To an outsider, the most significant innovation in the global warming controversy is the overt reliance that is being placed on models. Back in the days of nuclear winter, computer models were invoked to add weight to a conclusion: “These results are derived with the help of a computer model.” But now large-scale computer models are seen as generating data in themselves. No longer are models judged by how well they reproduce data from the real world — increasingly, models provide the data. As if they were themselves a reality. And indeed they are, when we are projecting forward. There can be no observational data about the year 2100. There are only model runs.

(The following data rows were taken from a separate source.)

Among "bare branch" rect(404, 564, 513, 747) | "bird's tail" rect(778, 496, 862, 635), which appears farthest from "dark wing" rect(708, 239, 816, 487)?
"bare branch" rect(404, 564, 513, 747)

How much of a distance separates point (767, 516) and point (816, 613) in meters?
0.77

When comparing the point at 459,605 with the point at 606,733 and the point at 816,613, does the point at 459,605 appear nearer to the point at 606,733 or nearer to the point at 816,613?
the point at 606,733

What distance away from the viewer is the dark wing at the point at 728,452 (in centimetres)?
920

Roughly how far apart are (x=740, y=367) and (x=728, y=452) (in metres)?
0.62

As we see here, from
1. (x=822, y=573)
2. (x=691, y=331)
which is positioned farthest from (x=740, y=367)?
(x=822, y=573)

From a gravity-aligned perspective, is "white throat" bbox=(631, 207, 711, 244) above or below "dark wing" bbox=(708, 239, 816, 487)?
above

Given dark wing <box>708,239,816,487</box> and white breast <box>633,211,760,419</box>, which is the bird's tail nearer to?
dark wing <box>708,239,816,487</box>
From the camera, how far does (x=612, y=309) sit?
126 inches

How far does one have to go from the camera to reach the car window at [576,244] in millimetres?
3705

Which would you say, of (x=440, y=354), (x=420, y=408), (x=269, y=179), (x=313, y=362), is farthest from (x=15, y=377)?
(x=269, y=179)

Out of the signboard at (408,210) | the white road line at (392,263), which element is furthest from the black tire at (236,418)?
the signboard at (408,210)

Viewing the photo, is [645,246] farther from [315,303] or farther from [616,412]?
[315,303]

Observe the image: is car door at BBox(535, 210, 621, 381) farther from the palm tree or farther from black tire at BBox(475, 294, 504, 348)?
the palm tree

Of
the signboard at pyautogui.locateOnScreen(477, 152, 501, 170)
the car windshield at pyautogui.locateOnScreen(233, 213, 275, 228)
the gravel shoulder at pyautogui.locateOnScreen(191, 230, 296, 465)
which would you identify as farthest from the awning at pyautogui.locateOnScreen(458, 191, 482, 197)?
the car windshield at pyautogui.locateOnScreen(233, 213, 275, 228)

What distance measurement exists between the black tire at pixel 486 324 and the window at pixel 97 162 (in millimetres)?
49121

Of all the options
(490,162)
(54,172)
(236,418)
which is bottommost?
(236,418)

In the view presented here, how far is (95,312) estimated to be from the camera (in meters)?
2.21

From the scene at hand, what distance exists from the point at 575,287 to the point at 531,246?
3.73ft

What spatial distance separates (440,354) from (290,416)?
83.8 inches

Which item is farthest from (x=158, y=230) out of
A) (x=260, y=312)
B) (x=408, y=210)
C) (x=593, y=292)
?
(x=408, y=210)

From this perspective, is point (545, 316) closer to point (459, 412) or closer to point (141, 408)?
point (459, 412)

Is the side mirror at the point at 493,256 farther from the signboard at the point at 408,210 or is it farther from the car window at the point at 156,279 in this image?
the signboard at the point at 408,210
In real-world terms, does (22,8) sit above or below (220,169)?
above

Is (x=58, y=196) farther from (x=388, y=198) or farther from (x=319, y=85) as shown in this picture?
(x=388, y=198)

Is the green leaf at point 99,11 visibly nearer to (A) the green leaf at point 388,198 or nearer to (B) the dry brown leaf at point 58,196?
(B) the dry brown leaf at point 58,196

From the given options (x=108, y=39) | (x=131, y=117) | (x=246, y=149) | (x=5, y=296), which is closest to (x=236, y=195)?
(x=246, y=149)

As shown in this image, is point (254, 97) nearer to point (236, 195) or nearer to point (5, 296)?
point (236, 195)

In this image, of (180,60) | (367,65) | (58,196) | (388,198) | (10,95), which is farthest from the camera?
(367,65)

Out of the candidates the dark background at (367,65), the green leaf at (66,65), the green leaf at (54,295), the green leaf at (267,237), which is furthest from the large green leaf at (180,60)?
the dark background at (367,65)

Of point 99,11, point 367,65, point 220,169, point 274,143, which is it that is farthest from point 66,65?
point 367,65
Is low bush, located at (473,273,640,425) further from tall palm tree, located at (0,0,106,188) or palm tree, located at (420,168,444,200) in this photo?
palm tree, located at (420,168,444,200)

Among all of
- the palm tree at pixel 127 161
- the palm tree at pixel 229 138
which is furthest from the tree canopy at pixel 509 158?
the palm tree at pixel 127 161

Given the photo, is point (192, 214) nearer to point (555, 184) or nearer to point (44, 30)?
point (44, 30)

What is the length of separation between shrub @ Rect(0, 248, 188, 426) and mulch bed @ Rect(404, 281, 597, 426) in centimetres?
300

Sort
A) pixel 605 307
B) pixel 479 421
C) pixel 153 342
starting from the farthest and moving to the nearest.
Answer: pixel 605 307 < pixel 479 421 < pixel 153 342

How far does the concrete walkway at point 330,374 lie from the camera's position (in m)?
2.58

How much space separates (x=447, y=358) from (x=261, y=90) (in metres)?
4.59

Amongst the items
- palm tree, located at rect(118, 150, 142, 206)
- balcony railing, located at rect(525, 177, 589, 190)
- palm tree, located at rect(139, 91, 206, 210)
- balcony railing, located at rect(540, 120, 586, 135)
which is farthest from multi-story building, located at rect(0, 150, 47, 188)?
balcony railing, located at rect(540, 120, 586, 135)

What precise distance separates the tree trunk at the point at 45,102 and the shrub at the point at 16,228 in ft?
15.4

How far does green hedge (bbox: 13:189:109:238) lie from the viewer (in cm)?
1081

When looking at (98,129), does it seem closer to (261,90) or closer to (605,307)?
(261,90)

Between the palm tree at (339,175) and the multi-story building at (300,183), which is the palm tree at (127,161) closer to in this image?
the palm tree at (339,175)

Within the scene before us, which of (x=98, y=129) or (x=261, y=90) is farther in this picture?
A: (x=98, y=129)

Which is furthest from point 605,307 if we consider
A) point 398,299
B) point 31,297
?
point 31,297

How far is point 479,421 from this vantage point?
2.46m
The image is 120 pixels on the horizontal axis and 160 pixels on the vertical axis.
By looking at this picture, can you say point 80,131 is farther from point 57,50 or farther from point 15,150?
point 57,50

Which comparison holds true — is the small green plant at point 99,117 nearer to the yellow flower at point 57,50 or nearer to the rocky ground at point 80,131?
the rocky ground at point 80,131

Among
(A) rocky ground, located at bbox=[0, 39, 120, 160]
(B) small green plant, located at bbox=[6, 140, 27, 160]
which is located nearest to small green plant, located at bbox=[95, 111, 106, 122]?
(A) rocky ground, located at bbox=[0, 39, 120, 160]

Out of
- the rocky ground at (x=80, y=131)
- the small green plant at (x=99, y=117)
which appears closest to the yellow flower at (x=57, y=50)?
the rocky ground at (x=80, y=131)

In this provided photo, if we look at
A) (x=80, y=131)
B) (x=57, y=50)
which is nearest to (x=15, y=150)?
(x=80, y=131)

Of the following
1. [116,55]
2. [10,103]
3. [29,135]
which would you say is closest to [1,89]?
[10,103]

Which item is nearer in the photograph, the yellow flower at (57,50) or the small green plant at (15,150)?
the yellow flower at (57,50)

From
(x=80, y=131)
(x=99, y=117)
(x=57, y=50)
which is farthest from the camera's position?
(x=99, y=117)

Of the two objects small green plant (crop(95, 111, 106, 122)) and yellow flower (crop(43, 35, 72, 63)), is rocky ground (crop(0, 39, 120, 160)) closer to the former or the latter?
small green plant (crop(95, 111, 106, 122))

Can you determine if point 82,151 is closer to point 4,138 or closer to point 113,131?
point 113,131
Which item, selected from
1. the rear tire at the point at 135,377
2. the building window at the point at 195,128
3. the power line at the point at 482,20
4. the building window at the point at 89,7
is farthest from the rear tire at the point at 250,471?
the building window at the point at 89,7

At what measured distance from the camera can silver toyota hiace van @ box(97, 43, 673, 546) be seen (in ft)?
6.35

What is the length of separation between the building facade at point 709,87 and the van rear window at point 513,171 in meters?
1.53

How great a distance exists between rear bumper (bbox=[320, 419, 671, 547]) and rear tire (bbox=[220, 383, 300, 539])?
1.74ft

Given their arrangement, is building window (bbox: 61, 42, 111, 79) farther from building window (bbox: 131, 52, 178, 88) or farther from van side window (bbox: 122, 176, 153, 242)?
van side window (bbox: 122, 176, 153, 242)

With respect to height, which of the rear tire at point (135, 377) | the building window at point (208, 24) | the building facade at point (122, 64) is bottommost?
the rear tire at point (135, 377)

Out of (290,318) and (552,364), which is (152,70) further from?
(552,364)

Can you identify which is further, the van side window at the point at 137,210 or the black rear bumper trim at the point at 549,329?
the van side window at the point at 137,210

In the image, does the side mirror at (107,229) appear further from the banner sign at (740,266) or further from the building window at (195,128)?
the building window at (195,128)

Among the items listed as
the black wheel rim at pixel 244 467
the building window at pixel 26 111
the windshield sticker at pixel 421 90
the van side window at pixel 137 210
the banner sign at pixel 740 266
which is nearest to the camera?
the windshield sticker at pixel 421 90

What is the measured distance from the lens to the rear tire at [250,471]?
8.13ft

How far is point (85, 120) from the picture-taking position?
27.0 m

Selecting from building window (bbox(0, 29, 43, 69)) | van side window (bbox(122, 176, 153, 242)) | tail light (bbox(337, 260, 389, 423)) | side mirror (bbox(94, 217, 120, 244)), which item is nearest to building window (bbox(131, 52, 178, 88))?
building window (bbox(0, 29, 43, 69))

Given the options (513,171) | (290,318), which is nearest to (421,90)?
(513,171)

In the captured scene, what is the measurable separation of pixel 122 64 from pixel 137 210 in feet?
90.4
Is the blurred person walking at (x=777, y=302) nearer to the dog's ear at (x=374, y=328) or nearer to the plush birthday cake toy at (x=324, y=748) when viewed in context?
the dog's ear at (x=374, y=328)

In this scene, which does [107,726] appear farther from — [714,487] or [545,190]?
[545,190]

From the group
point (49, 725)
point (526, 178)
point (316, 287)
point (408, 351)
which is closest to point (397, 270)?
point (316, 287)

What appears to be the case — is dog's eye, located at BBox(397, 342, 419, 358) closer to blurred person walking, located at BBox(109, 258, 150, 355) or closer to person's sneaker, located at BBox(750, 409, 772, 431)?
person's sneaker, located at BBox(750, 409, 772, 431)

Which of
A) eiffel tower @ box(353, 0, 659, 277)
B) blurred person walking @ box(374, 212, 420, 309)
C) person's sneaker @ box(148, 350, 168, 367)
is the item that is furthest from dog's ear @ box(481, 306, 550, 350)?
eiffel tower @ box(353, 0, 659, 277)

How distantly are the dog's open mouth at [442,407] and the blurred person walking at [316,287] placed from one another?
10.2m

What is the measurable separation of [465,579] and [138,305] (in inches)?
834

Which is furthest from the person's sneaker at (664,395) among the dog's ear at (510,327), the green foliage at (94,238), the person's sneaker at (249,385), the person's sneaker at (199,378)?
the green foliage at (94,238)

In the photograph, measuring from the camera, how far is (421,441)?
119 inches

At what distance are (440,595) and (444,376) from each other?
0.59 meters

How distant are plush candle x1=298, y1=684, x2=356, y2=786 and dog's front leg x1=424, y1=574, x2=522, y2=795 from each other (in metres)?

This fascination with computer models is something I understand very well. Richard Feynman called it a disease. I fear he is right. Because only if you spend a lot of time looking at a computer screen can you arrive at the complex point where the global warming debate now stands.
Nobody believes a weather prediction twelve hours ahead. Now we’re asked to believe a prediction that goes out 100 years into the future? And make financial investments based on that prediction? Has everybody lost their minds?